Required action 1 » Return, word for word, the part of the Houston Cougars passage below that opens with the words containing "American college basketball" and closes with "regular season title.".
Required action 2 » According to the Houston Cougars passage below, where did the team play its home games?
Required action 3 » Using the Houston Cougars passage below, decide whether each statement agrees with it. Answer yes or no and quote the words that settle it. (a) Alden Pasche was in his fifth year as head coach. (b) The team was a member of the Southwest Conference. (c) That season Houston won its first conference regular season title.

Passage provided »
- - - - - - -

American college basketball season

The 1949–50 Houston Cougars men's basketball team represented the University of Houston in the 1949–50 season of college basketball. It was their fifth year of season play. The head coach for the Cougars was Alden Pasche, who was serving in his 5th year in that position. The team played its home games at Public School Fieldhouse on-campus in Houston and were members of the Gulf Coast Conference. Houston captured its third conference regular season title.

- - - - - - -

[Collected data entries]
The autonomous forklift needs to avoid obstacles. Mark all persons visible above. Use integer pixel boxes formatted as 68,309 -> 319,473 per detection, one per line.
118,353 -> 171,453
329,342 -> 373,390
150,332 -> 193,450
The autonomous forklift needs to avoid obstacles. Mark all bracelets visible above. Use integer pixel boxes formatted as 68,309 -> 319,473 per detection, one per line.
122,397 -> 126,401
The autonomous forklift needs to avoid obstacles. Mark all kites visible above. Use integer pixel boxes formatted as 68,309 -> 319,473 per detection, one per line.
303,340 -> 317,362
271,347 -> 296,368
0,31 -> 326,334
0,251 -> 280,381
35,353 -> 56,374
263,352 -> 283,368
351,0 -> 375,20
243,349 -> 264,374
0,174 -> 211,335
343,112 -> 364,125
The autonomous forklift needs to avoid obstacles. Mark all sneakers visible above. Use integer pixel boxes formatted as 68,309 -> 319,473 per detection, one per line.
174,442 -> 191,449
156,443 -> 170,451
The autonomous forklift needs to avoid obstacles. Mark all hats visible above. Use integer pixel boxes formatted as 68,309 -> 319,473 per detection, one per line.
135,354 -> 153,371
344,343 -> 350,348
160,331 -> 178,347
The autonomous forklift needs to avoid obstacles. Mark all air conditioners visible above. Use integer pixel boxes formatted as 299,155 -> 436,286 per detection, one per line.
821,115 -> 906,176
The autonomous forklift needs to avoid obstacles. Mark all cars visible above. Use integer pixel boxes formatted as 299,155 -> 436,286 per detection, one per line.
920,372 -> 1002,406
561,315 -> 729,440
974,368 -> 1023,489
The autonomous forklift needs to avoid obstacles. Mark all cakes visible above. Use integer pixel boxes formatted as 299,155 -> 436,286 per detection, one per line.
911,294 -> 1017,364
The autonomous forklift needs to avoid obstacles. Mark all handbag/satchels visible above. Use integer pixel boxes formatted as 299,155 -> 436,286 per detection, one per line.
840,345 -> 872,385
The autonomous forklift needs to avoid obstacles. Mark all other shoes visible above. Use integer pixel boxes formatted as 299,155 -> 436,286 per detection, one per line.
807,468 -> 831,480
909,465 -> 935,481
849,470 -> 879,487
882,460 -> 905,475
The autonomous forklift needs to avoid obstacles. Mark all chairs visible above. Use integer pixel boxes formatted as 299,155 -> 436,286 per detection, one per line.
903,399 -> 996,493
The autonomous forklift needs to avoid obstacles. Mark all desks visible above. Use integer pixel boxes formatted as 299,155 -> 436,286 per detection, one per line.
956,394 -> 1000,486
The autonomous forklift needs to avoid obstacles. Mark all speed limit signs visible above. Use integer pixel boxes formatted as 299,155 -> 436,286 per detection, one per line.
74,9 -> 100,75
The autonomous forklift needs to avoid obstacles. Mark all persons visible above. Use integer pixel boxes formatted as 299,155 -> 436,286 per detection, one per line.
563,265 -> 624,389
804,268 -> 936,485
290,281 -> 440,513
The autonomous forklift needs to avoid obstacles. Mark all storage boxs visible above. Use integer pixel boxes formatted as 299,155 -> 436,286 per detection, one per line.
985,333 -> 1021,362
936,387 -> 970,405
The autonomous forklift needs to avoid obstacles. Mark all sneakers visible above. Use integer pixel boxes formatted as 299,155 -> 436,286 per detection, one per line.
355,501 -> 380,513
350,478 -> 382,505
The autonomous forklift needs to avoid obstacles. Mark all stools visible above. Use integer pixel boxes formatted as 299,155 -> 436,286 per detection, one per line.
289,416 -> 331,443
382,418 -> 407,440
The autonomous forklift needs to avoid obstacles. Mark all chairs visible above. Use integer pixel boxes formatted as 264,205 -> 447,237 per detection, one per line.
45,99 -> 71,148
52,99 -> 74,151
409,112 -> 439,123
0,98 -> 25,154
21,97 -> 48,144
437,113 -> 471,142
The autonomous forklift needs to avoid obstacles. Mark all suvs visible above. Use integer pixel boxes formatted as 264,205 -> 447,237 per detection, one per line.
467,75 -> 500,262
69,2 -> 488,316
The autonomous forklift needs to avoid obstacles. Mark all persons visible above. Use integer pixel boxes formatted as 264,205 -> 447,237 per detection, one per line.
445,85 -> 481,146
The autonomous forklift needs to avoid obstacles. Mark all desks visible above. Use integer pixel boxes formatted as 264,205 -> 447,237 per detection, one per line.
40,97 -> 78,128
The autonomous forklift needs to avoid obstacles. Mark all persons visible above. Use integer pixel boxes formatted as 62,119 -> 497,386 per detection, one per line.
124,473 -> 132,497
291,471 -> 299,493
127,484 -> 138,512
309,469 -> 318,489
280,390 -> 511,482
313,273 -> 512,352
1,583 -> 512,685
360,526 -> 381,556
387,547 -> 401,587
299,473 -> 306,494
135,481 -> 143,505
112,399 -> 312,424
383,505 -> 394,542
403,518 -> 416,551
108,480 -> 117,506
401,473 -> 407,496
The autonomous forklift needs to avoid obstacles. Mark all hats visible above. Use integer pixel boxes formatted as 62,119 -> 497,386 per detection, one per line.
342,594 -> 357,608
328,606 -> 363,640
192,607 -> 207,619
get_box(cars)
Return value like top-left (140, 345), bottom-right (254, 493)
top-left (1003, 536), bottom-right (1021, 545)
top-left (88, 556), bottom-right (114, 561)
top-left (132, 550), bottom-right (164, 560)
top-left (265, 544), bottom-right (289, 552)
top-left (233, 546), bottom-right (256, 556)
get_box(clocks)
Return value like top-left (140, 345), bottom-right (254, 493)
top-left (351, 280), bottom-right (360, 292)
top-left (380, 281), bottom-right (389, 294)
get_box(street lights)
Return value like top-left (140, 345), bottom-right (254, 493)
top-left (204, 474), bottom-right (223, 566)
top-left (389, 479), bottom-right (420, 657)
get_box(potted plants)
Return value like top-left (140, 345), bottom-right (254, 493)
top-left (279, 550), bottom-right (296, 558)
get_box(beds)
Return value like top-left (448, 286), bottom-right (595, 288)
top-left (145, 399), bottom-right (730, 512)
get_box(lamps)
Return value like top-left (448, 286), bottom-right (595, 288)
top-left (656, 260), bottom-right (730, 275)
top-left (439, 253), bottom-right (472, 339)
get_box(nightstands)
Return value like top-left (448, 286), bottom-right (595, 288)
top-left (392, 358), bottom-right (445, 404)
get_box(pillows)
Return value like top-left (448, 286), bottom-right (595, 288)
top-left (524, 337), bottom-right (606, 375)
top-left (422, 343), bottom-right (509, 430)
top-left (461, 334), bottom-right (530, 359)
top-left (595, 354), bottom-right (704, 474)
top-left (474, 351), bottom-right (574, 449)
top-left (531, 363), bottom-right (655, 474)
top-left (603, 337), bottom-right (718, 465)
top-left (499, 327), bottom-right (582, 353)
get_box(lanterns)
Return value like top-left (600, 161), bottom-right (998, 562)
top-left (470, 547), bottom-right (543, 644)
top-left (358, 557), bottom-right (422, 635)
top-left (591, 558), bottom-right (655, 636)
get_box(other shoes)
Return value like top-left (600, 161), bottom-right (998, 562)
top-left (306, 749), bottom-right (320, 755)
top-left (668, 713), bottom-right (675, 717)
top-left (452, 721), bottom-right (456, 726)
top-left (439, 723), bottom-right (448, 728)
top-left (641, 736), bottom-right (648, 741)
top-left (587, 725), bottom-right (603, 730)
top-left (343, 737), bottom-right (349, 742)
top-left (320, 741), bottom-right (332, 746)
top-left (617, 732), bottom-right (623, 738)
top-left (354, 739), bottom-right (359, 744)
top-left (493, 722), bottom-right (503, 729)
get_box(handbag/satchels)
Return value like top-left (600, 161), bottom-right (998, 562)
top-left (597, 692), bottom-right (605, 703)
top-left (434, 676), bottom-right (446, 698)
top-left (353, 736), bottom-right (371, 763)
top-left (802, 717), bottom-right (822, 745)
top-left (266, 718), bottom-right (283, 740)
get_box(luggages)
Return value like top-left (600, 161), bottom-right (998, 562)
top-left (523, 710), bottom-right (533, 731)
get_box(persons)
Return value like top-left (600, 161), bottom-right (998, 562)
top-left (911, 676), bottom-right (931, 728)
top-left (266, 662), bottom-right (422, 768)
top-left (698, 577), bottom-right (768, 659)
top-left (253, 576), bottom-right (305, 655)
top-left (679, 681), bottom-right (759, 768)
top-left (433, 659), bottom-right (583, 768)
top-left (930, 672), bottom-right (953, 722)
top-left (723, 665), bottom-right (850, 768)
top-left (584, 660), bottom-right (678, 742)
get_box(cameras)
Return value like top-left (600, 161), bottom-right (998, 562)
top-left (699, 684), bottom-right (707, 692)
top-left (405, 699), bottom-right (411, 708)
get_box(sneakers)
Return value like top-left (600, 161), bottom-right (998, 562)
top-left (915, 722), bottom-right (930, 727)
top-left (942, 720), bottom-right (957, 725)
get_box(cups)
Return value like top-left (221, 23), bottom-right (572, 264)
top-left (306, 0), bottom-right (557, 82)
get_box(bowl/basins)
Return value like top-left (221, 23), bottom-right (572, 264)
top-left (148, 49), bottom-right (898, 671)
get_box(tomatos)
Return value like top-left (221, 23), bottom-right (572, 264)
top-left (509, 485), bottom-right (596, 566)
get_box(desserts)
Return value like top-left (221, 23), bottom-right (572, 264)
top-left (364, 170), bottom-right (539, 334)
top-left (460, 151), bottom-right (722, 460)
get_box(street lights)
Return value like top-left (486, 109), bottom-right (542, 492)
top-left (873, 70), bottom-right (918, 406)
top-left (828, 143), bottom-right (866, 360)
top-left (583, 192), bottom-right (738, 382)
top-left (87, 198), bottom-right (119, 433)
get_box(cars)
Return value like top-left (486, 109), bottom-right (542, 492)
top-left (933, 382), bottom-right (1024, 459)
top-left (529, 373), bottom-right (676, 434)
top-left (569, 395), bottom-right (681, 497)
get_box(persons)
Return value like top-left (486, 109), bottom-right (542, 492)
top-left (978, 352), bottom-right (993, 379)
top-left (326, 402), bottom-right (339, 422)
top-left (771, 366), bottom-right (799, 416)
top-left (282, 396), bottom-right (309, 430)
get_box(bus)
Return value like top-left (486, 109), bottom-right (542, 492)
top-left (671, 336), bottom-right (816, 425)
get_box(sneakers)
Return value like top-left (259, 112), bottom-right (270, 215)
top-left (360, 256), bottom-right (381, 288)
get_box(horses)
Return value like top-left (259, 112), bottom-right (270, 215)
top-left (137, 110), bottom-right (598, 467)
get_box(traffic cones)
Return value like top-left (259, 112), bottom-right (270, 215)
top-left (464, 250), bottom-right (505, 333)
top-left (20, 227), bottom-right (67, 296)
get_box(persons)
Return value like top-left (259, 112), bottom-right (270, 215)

- - - - - - -

Worked solution 1 »
American college basketball season

The 1949–50 Houston Cougars men's basketball team represented the University of Houston in the 1949–50 season of college basketball. It was their fifth year of season play. The head coach for the Cougars was Alden Pasche, who was serving in his 5th year in that position. The team played its home games at Public School Fieldhouse on-campus in Houston and were members of the Gulf Coast Conference. Houston captured its third conference regular season title.

Worked solution 2 » At Public School Fieldhouse on-campus in Houston.

Worked solution 3 »
(a) Yes: "who was serving in his 5th year in that position"
(b) No: "were members of the Gulf Coast Conference"
(c) No: "Houston captured its third conference regular season title"